EXTRACTED TEXT —
De novo variants in SP9 cause a novel form of interneuronopathy characterized by intellectual disability, autism spectrum disorder, and epilepsy with variable expressivity

Abstract

PurposeInterneuronopathies are a group of neurodevelopmental disorders characterized by deficient migration and differentiation of gamma-aminobutyric acidergic interneurons resulting in a broad clinical spectrum, including autism spectrum disorders, early-onset epileptic encephalopathy, intellectual disability, and schizophrenic disorders. SP9 is a transcription factor belonging to the Krüppel-like factor and specificity protein family, the members of which harbor highly conserved DNA-binding domains. SP9 plays a central role in interneuron development and tangential migration, but it has not yet been implicated in a human neurodevelopmental disorder. MethodsCases with SP9 variants were collected through international data-sharing networks. To address the specific impact of SP9 variants, in silico and in vitro assays were carried out. ResultsDe novo heterozygous variants in SP9 cause a novel form of interneuronopathy. SP9 missense variants affecting the glutamate 378 amino acid result in severe epileptic encephalopathy because of hypomorphic and neomorphic DNA-binding effects, whereas SP9 loss-of-function variants result in a milder phenotype with epilepsy, developmental delay, and autism spectrum disorder. ConclusionDe novo heterozygous SP9 variants are responsible for a neurodevelopmental disease. Interestingly, variants located in conserved DNA-binding domains of KLF/SP family transcription factors may lead to neomorphic DNA-binding functions resulting in a combination of loss- and gain-of-function effects.

DATASET RECORDS —
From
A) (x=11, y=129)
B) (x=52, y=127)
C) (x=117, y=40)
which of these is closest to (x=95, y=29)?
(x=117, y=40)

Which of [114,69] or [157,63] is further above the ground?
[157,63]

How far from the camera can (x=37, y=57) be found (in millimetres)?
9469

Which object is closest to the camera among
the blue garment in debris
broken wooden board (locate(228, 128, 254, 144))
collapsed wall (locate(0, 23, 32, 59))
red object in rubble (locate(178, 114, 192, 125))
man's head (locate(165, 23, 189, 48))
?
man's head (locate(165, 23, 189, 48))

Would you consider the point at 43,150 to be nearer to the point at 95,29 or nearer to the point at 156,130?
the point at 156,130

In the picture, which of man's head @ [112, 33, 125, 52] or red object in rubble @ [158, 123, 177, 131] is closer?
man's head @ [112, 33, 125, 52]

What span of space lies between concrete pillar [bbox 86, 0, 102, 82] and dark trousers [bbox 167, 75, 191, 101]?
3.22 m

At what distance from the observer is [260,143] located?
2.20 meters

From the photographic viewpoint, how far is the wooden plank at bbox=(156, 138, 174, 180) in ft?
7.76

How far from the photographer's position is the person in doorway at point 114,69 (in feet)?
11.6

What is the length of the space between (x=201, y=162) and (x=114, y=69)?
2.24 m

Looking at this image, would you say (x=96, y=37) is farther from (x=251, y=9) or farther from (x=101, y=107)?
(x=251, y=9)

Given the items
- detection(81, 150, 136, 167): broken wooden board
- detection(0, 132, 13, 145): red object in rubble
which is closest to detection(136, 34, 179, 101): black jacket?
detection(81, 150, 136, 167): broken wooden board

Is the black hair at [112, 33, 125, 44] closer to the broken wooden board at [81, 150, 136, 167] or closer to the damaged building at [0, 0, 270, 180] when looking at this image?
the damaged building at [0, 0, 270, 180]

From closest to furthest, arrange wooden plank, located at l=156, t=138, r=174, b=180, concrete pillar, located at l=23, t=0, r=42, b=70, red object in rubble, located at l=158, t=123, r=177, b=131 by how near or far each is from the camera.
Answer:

YOUR ASSIGNMENT —
Which conditions does the abstract on SP9 variants list as part of the broad clinical spectrum of interneuronopathies?

FINAL ANSWER —
- autism spectrum disorders
- early-onset epileptic encephalopathy
- intellectual disability
- schizophrenic disorders